§ **EXERCISE**: Drop every picture. Return the rest of the entries exactly.

Dataset entries
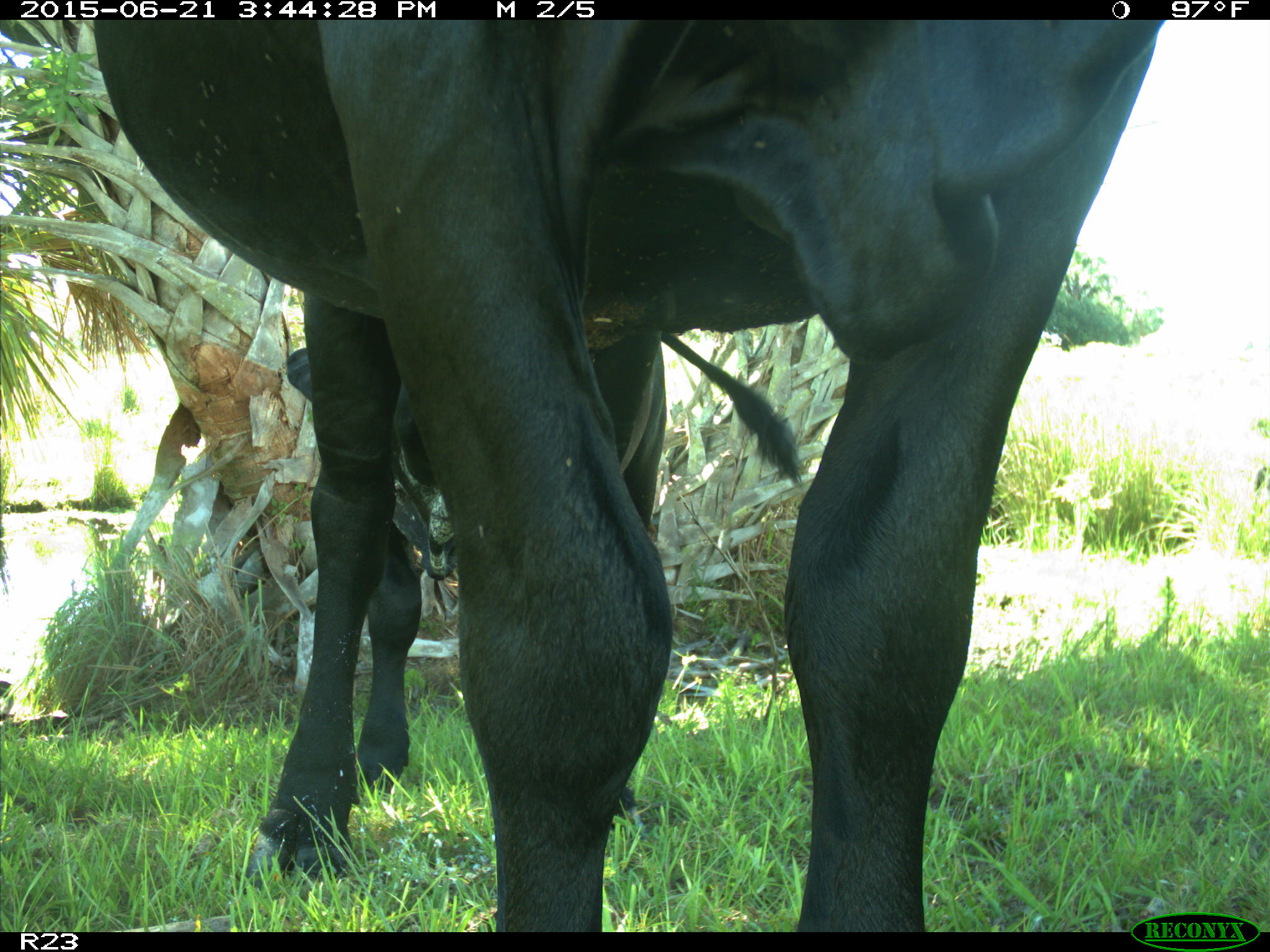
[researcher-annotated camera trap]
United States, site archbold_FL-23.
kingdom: Animalia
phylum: Chordata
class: Mammalia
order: Artiodactyla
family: Bovidae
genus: Bos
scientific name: Bos taurus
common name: domestic cow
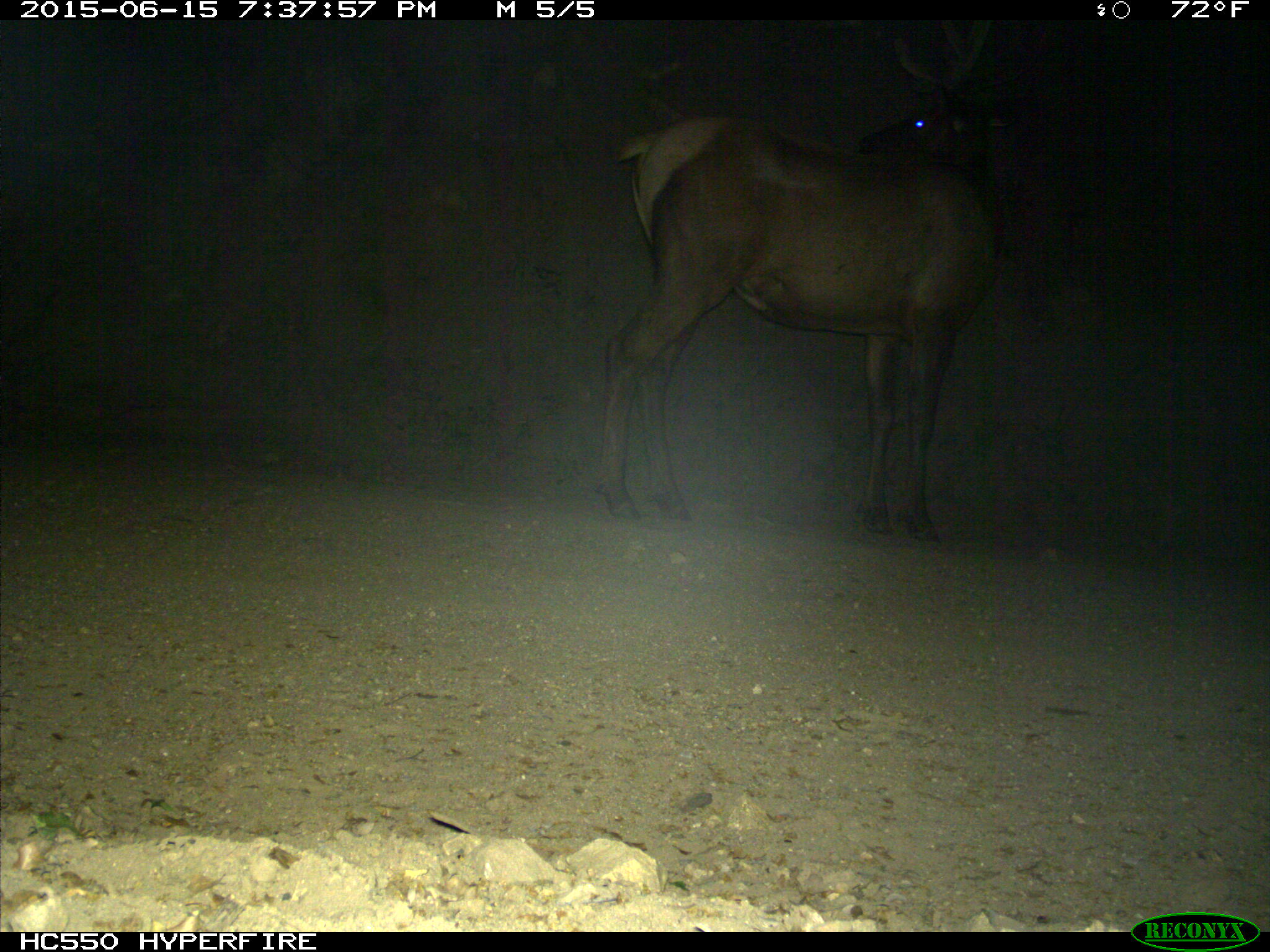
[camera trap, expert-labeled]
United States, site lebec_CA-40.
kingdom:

§ **YOUR RESPONSE**:
[researcher-annotated camera trap]
United States, site archbold_FL-23.
kingdom: Animalia
phylum: Chordata
class: Mammalia
order: Artiodactyla
family: Bovidae
genus: Bos
scientific name: Bos taurus
common name: domestic cow
[camera trap, expert-labeled]
United States, site lebec_CA-40.
kingdom:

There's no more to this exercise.